Supplied records>
◆ ◆ ◆ ◆
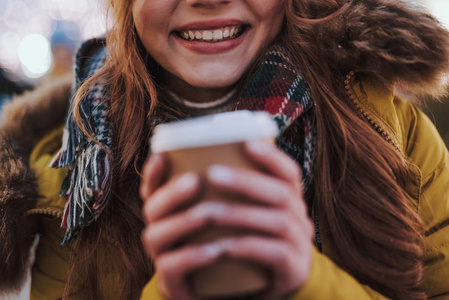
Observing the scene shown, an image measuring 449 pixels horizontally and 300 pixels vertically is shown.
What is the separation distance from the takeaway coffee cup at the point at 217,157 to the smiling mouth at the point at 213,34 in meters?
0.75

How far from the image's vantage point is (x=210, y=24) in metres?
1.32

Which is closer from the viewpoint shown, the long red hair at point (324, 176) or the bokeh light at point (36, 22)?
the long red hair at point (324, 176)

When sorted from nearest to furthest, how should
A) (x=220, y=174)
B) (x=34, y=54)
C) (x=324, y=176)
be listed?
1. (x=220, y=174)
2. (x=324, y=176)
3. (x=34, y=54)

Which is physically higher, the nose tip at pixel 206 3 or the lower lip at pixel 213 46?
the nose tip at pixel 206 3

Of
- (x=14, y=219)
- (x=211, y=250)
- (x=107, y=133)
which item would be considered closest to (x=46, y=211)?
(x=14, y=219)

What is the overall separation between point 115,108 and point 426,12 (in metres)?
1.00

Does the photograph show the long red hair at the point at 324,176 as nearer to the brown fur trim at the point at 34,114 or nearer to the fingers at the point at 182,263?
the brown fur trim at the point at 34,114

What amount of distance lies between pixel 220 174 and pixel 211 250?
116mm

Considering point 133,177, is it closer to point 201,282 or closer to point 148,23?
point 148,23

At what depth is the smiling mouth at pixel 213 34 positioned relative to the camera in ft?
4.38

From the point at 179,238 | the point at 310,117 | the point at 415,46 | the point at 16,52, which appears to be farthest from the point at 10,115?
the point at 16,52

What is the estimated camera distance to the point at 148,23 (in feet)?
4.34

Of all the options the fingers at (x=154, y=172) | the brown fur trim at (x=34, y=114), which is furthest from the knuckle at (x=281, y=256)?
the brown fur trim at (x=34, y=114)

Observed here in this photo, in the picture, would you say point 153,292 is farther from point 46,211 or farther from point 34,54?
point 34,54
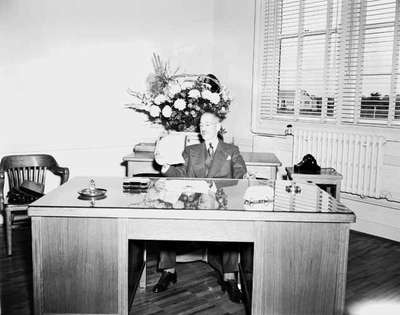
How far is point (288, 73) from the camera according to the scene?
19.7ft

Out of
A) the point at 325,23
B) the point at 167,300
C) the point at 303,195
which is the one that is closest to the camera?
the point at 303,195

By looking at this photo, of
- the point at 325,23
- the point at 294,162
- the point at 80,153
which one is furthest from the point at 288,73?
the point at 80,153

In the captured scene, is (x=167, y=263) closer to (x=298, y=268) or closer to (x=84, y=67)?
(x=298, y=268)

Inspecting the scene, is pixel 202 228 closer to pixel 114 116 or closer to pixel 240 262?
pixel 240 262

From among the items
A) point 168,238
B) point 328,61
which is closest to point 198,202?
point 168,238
◆ ◆ ◆ ◆
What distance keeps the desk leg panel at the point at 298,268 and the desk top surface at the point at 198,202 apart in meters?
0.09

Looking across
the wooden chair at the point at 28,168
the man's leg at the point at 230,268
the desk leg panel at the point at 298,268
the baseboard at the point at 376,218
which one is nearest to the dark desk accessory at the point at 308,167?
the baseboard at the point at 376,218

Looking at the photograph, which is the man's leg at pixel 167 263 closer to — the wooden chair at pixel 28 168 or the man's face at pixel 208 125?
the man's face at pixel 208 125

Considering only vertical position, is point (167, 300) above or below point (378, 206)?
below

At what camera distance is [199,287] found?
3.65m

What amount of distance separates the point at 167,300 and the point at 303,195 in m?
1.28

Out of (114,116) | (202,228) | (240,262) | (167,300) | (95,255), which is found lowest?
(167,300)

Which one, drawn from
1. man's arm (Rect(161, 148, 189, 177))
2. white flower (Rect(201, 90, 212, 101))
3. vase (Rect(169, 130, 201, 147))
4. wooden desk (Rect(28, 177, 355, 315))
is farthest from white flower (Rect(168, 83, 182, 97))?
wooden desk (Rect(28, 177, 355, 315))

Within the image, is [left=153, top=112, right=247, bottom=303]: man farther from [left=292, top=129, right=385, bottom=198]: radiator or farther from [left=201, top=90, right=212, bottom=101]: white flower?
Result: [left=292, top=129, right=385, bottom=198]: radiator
◆ ◆ ◆ ◆
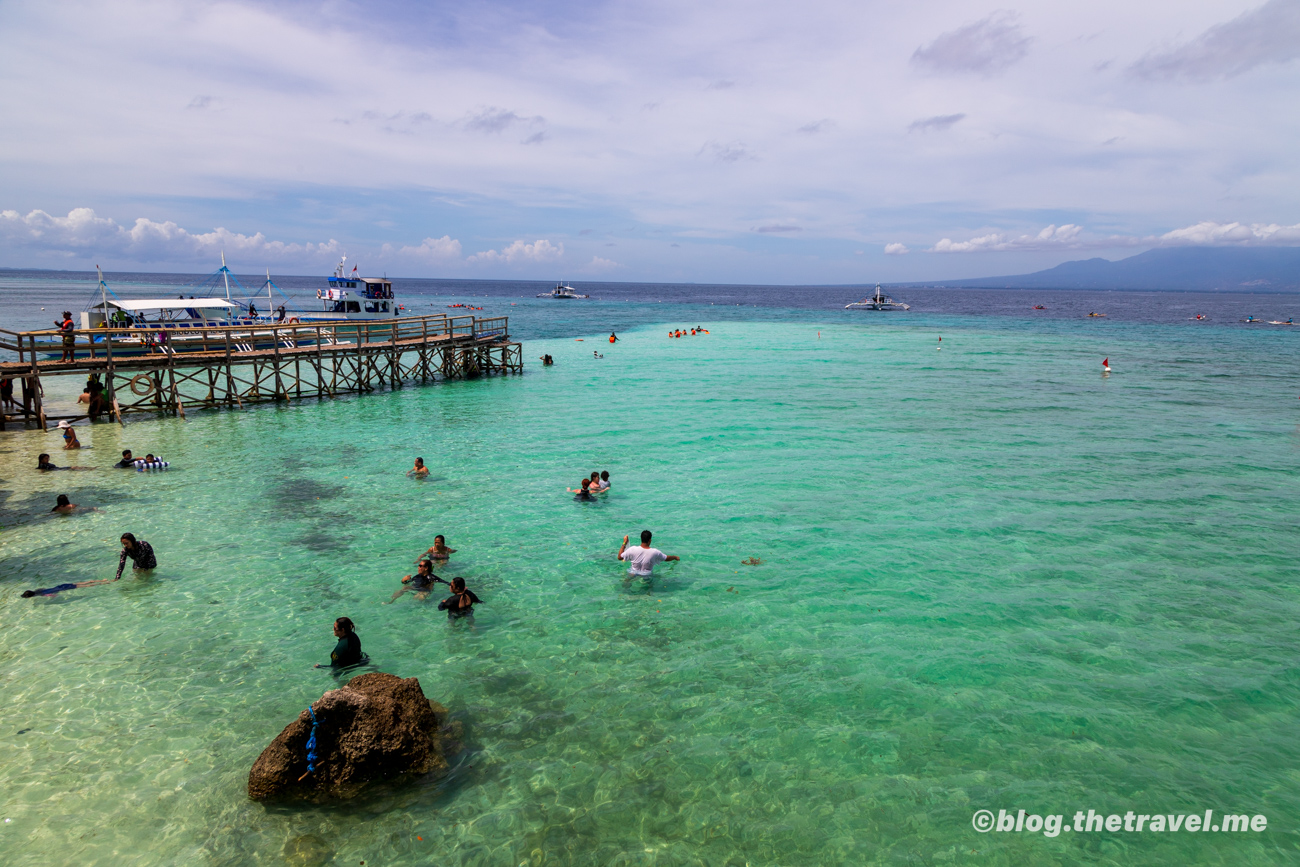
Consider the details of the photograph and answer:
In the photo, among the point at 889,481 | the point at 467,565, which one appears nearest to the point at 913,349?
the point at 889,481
◆ ◆ ◆ ◆
Short task>
State how many lines of the records above contain the string "image", matching case exactly. Give only the number.

Exercise result>
3